- [Excerpt]:
Great Expectations for 2019

Great Expectations for 2019

It’s amazing to me that at this time last year I could barely breathe walking from part of a room to another, I had to shave my head because my hair was falling out so much that it was everywhere. It’s disturbing to see hair all over the place! Moving back to our home state of New Mexico was an act of desperation much like when we first arrived in New Mexico ten years earlier. We learned our lesson that this is our home forever. My mold allergies are so bad that our home state is the only one with the ability to help me recover.

And I am recovering, slowly but surely.

It has been nearly four years since we were raising animals and farming. Now that we have our land, we are moving full speed ahead, biting off more than we can chew, and I’m sure we’ll make plenty of mistakes along the way. I don’t fear making mistakes at all. I never have. It’s how I grow and it keeps me flexible when I want to stay rigid.

Jumping back into farming is something I am so very excited about. Proper planning, however, is key to being successful and profitable. We started the tradition of writing out our goals when we started homesteading in Los Lunas. It feels good to get back into the practice of writing our goals again. In every place that we were at from Vermont to West Virginia, we had grand plans for establishing a garden and keeping small animals, but I would get so sick from each house we lived in that we would need to move.

We moved a total of 10 times since leaving New Mexico four years ago. In 2019 we will make another move onto our land.

- [Problem to work on]: Return the passage of the 2019 goals post word for word, starting at "It has been" and ending at "need to move.". The rows aren't needed for anything here.

(Spatial questions linked to pictures)

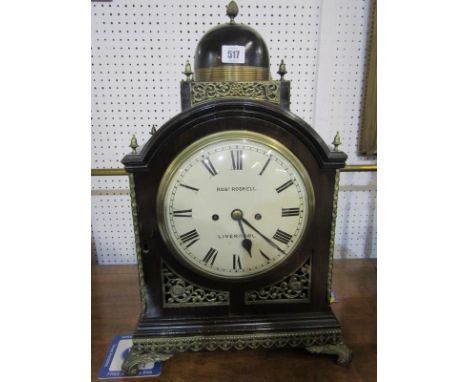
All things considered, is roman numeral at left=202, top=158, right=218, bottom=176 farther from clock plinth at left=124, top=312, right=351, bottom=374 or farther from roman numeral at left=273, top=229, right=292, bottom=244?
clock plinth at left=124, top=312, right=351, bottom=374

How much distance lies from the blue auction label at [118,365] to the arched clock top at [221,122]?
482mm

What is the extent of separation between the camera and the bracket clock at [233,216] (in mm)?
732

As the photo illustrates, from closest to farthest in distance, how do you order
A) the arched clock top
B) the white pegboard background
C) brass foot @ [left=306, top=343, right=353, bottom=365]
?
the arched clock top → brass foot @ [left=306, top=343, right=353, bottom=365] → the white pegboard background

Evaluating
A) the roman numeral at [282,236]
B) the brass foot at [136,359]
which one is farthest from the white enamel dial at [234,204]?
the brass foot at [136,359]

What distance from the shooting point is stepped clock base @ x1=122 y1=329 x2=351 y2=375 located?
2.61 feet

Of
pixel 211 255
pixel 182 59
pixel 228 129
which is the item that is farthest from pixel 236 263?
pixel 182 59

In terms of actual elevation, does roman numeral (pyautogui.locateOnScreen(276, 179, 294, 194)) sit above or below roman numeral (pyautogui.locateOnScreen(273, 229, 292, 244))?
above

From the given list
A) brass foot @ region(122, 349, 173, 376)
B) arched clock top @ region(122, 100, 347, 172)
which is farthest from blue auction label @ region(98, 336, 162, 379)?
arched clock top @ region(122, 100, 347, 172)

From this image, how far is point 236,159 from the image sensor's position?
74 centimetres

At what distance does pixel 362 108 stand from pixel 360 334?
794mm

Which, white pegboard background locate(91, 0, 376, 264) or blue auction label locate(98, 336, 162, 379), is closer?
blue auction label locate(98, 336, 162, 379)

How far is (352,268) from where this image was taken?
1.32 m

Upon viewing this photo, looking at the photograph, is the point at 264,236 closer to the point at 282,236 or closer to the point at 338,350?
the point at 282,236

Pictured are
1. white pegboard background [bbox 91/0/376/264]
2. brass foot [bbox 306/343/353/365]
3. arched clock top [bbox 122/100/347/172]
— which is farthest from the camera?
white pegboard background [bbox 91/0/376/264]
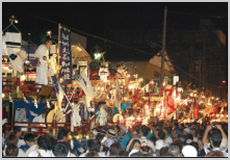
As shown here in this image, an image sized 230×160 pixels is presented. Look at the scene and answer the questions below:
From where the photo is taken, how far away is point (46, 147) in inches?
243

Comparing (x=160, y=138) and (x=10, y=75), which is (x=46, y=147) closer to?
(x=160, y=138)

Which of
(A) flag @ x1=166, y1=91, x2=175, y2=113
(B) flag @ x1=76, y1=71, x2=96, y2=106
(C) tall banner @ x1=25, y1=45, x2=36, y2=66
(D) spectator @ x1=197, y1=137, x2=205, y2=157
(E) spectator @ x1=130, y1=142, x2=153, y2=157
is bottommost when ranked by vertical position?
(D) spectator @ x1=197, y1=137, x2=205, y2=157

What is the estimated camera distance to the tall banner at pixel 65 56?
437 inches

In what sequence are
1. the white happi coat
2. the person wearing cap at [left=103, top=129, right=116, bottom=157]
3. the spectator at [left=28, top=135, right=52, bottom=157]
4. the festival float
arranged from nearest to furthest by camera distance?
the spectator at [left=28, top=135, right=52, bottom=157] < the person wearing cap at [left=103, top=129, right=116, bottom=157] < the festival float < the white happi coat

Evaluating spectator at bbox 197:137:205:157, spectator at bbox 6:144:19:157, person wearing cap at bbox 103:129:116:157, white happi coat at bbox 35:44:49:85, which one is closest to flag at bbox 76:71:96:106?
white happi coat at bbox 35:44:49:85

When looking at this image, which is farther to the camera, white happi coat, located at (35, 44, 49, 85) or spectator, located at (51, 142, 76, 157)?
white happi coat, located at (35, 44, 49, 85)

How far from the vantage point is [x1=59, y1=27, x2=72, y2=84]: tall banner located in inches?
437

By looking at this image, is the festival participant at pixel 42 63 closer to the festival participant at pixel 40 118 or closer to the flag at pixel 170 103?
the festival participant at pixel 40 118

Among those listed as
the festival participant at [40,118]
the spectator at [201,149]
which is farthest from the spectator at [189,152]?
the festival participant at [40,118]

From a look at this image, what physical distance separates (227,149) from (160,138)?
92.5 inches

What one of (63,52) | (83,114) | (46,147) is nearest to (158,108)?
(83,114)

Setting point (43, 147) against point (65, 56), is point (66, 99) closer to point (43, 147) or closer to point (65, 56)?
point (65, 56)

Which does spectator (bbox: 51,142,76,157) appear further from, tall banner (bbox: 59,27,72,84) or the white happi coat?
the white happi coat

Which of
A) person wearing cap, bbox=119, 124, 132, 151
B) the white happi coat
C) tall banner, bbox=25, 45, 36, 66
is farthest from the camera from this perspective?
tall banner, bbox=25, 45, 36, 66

- [Final answer]:
It has been nearly four years since we were raising animals and farming. Now that we have our land, we are moving full speed ahead, biting off more than we can chew, and I’m sure we’ll make plenty of mistakes along the way. I don’t fear making mistakes at all. I never have. It’s how I grow and it keeps me flexible when I want to stay rigid.

Jumping back into farming is something I am so very excited about. Proper planning, however, is key to being successful and profitable. We started the tradition of writing out our goals when we started homesteading in Los Lunas. It feels good to get back into the practice of writing our goals again. In every place that we were at from Vermont to West Virginia, we had grand plans for establishing a garden and keeping small animals, but I would get so sick from each house we lived in that we would need to move.